Pour les fondateurs du Mundaneum Paul Otlet et Henri La Fontaine (Prix Nobel de la Paix, 1913), le monde constitue un univers foisonnant de connaissances qu'ils rêvent d'explorer. Avec de nombreux bénévoles, les deux hommes vont mettre au point un système de classement, la Classification D écimale Universelle, organisant le répertoire bibliographique universel, premier moteur de recherche de l'histoire, et élaborer des collections afin de transmettre la connaissance au plus grand nombre.

Férus de techniques nouvelles, en réflexion constante sur la conservation des données et la transmission de la connaissance, leurs recherches les porteront à anticiper nos technologies. Reconnus aujourd'hui comme pionniers de l'hypertexte, Otlet et La Fontaine s'interrogeront précocement (1895-1934) sur la projection à 360 degrés, la microfiche, le livre téléphoné, le téléphone portatif, l'encyclopédie didactique, mais aussi sur les prémisses du crossmedia, de la webo-conférence et du moteur de recherche, etc.

L'exposition "Renaissance 2.0" a pour ambition de raconter cette histoire dans l'Histoire de l'organisation des connaissances et des technologies, en la replaçant dans son contexte historique et en parcourant les diverses époques qui ont marqué les tentatives de classification du monde. Pour présenter cette initiative, l'AWT a rencontré le Président du Mundaneum, Jean-Paul Deplus, Vincent Delvaux, Commissaire de l'exposition, William Echikson, External Relations Head of Free Expression chez Google, Marc Weber, du Computer History Museum en Californie, et Laurent Grumiaux de Fishing Cactus.

Un parcours interactif

Au fil d'un parcours chronologique, la technologie augmente l'histoire d'une dimension nouvelle, offrant à chaque visiteur un cheminement propre suivant le degré d'information qu'il désire. L'exposition invite qui le souhaite à suivre le fil de manière connectée. Grâce à des tablettes, un environnement WiFi et un parcours jalonné de stations numériques renvoyant via des QR codes vers les compléments d'information sur l'encyclopédie libre et participative Wikipedia. Des didacticiels amènent le visiteur à appréhender le fonctionnement du moteur de recherche, la notion de classement ou encore, le processus de dématérialisation de l'information via la numérisation des documents. Et puisque on peut aussi apprendre en jouant, l'exposition s'offre à la découverte au départ d'un Serious game spécialement réalisé pour l'occasion par Fishing Cactus.

En moins de deux décennies, les technologies numériques ont bouleversé nos habitudes de travail, de consommation, de loisir et se sont immiscées dans tous les domaines de la vie quotidienne.

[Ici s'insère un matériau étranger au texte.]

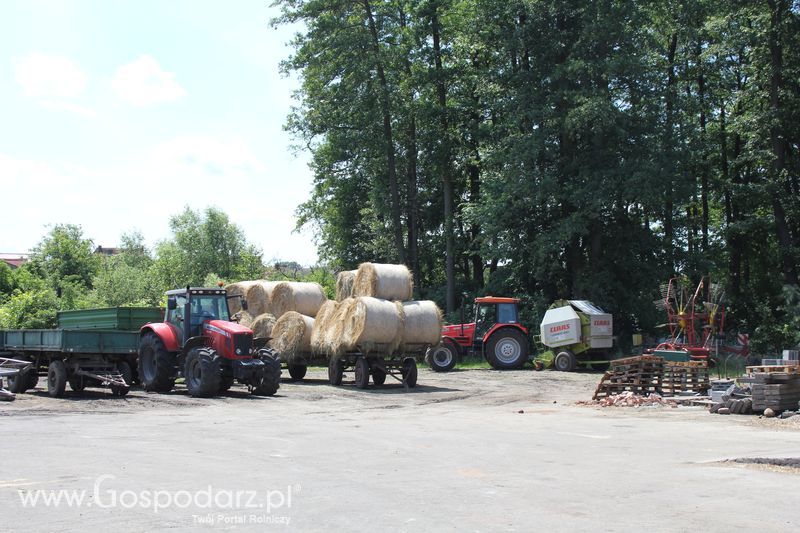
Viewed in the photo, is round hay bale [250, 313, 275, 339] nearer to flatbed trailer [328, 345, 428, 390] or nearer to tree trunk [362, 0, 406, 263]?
flatbed trailer [328, 345, 428, 390]

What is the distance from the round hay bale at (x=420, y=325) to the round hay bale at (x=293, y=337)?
329 centimetres

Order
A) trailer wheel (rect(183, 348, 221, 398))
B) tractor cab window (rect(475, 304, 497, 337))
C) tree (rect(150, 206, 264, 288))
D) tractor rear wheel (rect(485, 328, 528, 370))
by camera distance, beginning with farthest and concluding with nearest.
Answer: tree (rect(150, 206, 264, 288))
tractor cab window (rect(475, 304, 497, 337))
tractor rear wheel (rect(485, 328, 528, 370))
trailer wheel (rect(183, 348, 221, 398))

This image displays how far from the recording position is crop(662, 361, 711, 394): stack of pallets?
20.2 m

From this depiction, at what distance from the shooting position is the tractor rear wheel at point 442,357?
1165 inches

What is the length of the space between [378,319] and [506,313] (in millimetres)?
10467

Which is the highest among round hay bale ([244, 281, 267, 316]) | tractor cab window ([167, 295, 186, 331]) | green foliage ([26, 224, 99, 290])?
green foliage ([26, 224, 99, 290])

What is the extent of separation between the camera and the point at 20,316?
42.4m

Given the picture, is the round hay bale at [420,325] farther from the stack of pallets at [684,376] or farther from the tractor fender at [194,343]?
the stack of pallets at [684,376]

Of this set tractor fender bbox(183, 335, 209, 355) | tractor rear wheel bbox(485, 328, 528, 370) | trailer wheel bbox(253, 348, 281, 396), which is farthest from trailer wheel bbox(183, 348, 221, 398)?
tractor rear wheel bbox(485, 328, 528, 370)

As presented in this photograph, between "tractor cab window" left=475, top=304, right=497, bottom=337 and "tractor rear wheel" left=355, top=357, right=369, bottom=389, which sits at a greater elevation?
"tractor cab window" left=475, top=304, right=497, bottom=337

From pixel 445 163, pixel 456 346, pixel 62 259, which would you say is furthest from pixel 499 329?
pixel 62 259

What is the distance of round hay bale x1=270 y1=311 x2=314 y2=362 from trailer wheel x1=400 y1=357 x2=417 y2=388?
3251mm

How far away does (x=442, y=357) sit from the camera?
97.5 feet

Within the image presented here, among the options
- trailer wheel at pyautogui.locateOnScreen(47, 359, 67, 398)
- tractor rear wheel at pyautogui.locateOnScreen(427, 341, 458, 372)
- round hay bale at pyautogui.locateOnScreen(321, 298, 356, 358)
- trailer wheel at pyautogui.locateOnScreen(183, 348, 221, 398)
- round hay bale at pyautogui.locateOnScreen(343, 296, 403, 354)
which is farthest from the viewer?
tractor rear wheel at pyautogui.locateOnScreen(427, 341, 458, 372)
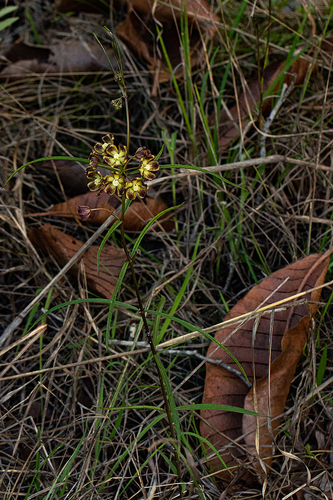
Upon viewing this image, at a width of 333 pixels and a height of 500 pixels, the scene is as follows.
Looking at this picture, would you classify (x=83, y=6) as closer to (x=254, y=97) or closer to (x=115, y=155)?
(x=254, y=97)

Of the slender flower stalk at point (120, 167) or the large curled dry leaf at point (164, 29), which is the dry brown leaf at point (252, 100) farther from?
the slender flower stalk at point (120, 167)

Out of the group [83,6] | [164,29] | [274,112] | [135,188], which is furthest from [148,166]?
[83,6]

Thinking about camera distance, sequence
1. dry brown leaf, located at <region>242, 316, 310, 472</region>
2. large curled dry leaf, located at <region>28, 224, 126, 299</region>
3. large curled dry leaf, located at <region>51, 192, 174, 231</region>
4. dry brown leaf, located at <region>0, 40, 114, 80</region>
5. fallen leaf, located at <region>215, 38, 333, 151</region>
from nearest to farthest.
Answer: dry brown leaf, located at <region>242, 316, 310, 472</region>
large curled dry leaf, located at <region>28, 224, 126, 299</region>
large curled dry leaf, located at <region>51, 192, 174, 231</region>
fallen leaf, located at <region>215, 38, 333, 151</region>
dry brown leaf, located at <region>0, 40, 114, 80</region>

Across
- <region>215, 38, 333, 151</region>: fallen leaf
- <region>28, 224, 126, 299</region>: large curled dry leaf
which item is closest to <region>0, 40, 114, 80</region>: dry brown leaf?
<region>215, 38, 333, 151</region>: fallen leaf

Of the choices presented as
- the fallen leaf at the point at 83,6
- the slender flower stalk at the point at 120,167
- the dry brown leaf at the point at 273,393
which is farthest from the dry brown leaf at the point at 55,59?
the dry brown leaf at the point at 273,393

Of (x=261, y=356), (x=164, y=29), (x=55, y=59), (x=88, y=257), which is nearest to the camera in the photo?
(x=261, y=356)

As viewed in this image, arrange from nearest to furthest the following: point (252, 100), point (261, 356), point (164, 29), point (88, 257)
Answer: point (261, 356)
point (88, 257)
point (252, 100)
point (164, 29)

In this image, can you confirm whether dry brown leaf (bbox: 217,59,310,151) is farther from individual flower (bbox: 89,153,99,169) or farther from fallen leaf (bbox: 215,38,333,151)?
individual flower (bbox: 89,153,99,169)
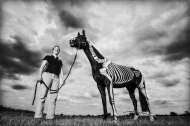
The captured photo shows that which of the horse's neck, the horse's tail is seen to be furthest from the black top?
the horse's tail

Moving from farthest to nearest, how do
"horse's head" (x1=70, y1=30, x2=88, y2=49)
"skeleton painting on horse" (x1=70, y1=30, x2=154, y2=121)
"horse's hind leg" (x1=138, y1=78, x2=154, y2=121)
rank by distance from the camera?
1. "horse's hind leg" (x1=138, y1=78, x2=154, y2=121)
2. "horse's head" (x1=70, y1=30, x2=88, y2=49)
3. "skeleton painting on horse" (x1=70, y1=30, x2=154, y2=121)

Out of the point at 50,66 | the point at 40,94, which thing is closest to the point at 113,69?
the point at 50,66

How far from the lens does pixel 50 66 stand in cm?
539

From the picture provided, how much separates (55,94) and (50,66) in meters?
1.01

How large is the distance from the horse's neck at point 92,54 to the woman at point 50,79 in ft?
3.71

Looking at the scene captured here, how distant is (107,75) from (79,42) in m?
1.70

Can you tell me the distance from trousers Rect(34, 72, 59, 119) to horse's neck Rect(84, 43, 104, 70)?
146 centimetres

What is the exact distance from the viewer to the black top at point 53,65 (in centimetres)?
538

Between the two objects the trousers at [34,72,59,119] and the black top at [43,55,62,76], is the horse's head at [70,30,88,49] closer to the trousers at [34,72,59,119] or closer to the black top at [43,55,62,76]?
the black top at [43,55,62,76]

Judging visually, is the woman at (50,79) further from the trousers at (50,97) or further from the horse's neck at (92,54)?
the horse's neck at (92,54)

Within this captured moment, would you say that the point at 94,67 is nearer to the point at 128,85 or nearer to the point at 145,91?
the point at 128,85

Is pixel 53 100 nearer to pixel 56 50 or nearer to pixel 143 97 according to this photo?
pixel 56 50

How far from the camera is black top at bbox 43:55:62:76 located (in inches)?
212

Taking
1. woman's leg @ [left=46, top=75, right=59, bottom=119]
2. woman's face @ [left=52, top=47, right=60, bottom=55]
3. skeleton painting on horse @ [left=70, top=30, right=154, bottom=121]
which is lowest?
woman's leg @ [left=46, top=75, right=59, bottom=119]
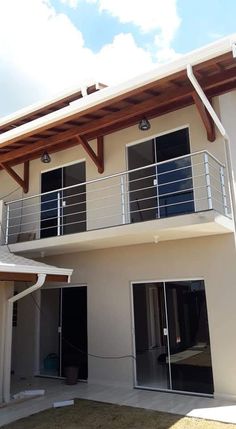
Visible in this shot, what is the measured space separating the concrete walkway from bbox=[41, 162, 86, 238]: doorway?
443cm

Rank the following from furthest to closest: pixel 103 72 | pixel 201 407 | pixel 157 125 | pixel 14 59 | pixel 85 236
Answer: pixel 14 59 < pixel 103 72 < pixel 157 125 < pixel 85 236 < pixel 201 407

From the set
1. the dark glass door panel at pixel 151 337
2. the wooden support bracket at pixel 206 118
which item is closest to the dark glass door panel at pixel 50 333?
the dark glass door panel at pixel 151 337

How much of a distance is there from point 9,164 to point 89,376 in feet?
24.2

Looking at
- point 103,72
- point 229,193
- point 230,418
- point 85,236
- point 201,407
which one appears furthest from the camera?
point 103,72

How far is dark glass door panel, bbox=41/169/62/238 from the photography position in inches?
448

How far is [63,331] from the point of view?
35.4 ft

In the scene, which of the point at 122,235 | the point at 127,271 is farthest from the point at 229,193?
the point at 127,271

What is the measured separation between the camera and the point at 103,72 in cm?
1148

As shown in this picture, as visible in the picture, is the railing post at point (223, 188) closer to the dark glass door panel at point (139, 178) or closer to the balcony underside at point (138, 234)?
the balcony underside at point (138, 234)

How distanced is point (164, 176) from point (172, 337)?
406 cm

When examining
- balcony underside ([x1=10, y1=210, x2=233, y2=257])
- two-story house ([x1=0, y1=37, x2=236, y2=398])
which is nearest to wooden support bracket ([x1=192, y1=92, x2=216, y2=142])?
two-story house ([x1=0, y1=37, x2=236, y2=398])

Plus largement, elles ont contribué à créer un nouveau rapport avec le monde, plutôt que de se substituer au réel, le virtuel vient "l'augmenter" par le biais de nouvelles interfaces et de moyens de communications innovants. Le champ de la connaissance aujourd'hui est immensément vaste, amplement dématérialisé, distribué, déterritorialisé. Le savoir à l'heure actuel est mondial, accessible partout et en tout temps, il se décline en une grande variété de langues et de dynamiques contradictoires. Il n'est plus l'apanage d'une vision occidentale et ethno centrée mais se trouve soumis à la constance inéluctable d'un relativisme culturel, lui-même amplifié par les flux migratoires et le "raccourcissement" des distances. Nous vivons aujourd'hui dans un monde bien plus petit en termes de distances grâce aux progrès du transport aérien mais infiniment plus grand dans son horizon temporel et plus profond dans le champ de la connaissance que celui dans lequel vivaient nos ancêtres.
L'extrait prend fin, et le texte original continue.